As you look over the data below, please find each line where the word "initial" appears, then copy it.

(Dataset records)

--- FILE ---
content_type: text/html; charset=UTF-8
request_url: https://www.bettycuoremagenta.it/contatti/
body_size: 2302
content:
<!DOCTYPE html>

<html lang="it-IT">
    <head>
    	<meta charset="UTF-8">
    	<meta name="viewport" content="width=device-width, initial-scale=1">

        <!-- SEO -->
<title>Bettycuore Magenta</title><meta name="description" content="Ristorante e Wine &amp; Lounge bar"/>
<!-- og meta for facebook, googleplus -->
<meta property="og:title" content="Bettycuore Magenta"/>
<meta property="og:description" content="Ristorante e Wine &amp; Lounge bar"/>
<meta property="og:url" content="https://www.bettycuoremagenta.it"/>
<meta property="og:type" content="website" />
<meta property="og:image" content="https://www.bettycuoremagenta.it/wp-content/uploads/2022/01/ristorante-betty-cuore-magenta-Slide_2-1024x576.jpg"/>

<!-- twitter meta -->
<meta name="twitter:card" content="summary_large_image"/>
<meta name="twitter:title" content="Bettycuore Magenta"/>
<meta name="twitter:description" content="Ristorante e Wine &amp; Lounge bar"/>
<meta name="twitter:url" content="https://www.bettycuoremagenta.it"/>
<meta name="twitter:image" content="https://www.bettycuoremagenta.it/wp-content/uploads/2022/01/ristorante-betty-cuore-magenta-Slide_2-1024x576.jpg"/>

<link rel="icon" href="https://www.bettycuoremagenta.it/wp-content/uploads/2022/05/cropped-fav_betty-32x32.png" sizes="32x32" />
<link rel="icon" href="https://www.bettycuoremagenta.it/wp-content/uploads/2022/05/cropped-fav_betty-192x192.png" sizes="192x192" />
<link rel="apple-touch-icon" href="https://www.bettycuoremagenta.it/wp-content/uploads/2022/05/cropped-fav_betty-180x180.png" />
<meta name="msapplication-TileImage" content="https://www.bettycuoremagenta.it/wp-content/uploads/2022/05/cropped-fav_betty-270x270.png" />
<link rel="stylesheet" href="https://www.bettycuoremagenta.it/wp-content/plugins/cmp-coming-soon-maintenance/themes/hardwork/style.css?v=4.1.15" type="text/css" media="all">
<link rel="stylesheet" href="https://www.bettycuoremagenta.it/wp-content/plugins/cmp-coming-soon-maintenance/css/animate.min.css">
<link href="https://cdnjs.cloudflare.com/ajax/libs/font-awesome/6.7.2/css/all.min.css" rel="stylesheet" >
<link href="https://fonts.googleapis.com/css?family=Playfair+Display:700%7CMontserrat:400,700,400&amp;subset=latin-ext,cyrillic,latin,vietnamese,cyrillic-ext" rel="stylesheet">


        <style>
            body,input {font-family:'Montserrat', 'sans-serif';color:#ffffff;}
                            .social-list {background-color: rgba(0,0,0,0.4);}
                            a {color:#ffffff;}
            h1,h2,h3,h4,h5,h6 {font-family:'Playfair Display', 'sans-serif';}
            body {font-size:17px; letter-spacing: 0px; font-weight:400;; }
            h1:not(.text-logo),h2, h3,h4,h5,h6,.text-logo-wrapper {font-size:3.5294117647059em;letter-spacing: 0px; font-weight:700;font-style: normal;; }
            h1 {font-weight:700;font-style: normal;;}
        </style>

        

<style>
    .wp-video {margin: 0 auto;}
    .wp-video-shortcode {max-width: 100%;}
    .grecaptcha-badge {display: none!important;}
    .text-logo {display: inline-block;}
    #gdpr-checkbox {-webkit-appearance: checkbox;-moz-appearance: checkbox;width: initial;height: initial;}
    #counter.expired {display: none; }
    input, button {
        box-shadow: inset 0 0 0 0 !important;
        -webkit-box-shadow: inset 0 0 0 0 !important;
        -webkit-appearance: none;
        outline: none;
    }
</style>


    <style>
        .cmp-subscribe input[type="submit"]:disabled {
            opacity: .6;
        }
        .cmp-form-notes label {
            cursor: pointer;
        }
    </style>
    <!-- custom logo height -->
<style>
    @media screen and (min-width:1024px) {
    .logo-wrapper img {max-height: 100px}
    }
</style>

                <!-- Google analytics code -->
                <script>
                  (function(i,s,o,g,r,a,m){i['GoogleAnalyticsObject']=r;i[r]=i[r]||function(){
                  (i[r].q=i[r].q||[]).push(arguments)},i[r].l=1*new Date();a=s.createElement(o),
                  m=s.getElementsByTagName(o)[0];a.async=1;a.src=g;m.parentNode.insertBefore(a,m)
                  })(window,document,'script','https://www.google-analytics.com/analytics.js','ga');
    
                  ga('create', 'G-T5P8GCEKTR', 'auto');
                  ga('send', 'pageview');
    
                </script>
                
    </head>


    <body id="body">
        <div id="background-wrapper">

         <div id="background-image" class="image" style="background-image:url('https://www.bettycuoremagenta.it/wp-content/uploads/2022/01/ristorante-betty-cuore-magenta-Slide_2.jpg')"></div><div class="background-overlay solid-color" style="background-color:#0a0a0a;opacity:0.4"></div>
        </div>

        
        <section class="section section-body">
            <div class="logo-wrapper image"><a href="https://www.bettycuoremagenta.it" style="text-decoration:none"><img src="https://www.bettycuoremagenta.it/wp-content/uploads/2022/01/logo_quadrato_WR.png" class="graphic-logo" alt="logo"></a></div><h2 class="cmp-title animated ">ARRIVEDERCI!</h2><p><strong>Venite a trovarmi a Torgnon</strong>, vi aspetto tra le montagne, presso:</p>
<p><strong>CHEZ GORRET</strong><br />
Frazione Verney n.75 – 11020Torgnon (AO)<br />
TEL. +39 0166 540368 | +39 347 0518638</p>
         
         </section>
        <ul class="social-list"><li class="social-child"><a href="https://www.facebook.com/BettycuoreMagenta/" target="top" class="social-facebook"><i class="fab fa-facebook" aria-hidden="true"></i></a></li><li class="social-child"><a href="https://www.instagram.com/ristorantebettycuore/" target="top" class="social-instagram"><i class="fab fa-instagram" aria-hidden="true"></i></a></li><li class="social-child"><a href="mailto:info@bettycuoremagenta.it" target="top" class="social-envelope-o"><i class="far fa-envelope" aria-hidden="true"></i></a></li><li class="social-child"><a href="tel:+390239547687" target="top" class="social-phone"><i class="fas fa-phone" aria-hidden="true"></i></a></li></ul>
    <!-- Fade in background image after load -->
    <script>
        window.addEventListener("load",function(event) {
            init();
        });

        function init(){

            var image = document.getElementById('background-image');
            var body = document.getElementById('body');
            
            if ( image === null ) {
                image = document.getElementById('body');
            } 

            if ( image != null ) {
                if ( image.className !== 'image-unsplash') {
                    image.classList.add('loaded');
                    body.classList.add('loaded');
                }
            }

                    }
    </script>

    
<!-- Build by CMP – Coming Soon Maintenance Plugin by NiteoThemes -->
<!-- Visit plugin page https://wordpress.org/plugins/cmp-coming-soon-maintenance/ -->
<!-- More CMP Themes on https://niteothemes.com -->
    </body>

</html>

(End Dataset records)
(Dataset records)

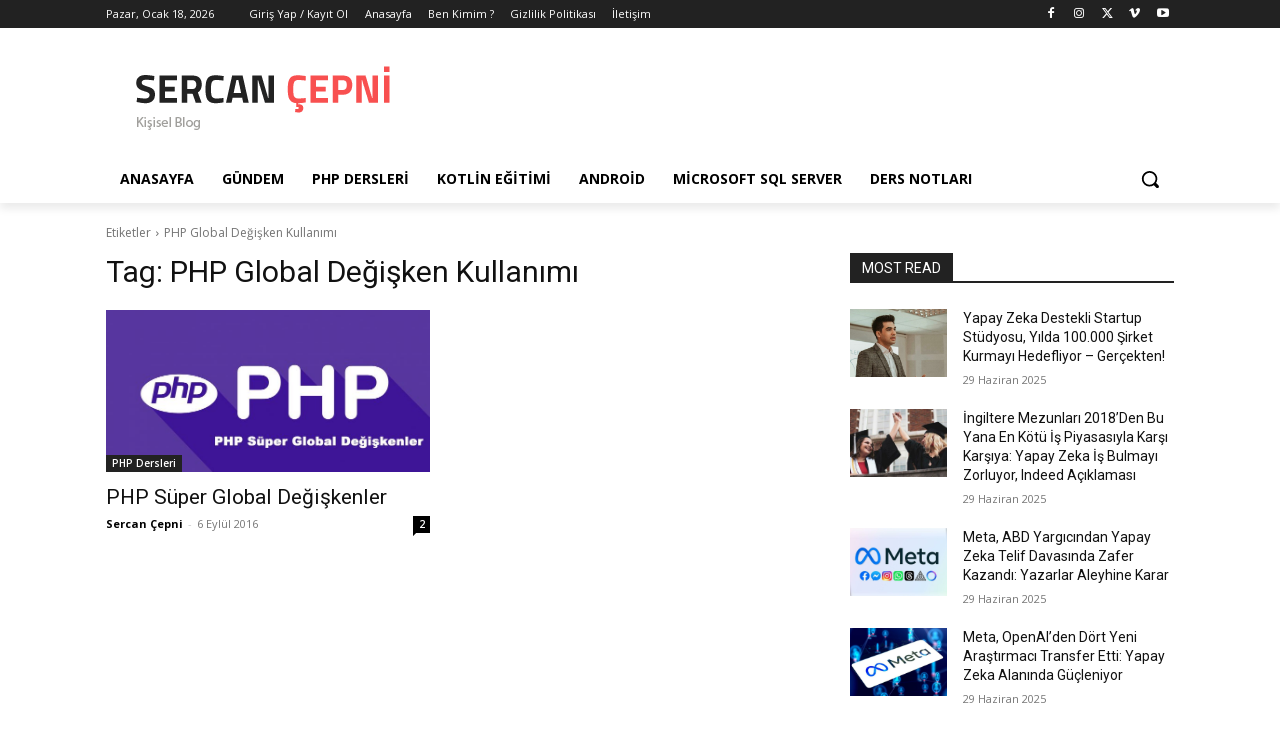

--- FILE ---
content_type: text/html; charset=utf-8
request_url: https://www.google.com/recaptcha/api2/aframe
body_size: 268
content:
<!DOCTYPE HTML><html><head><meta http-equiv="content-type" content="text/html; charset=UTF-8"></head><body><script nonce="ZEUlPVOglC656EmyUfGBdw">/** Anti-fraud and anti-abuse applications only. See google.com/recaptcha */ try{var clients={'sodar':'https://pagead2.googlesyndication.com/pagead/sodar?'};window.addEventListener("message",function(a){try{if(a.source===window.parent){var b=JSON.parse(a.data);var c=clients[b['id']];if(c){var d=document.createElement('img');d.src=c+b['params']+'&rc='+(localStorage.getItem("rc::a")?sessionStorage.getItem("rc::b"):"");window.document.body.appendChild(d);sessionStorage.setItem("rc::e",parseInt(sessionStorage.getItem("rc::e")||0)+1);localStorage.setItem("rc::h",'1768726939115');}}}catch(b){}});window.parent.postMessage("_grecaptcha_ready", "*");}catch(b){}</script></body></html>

(End Dataset records)

Exercise output:
    	<meta name="viewport" content="width=device-width, initial-scale=1">
    #gdpr-checkbox {-webkit-appearance: checkbox;-moz-appearance: checkbox;width: initial;height: initial;}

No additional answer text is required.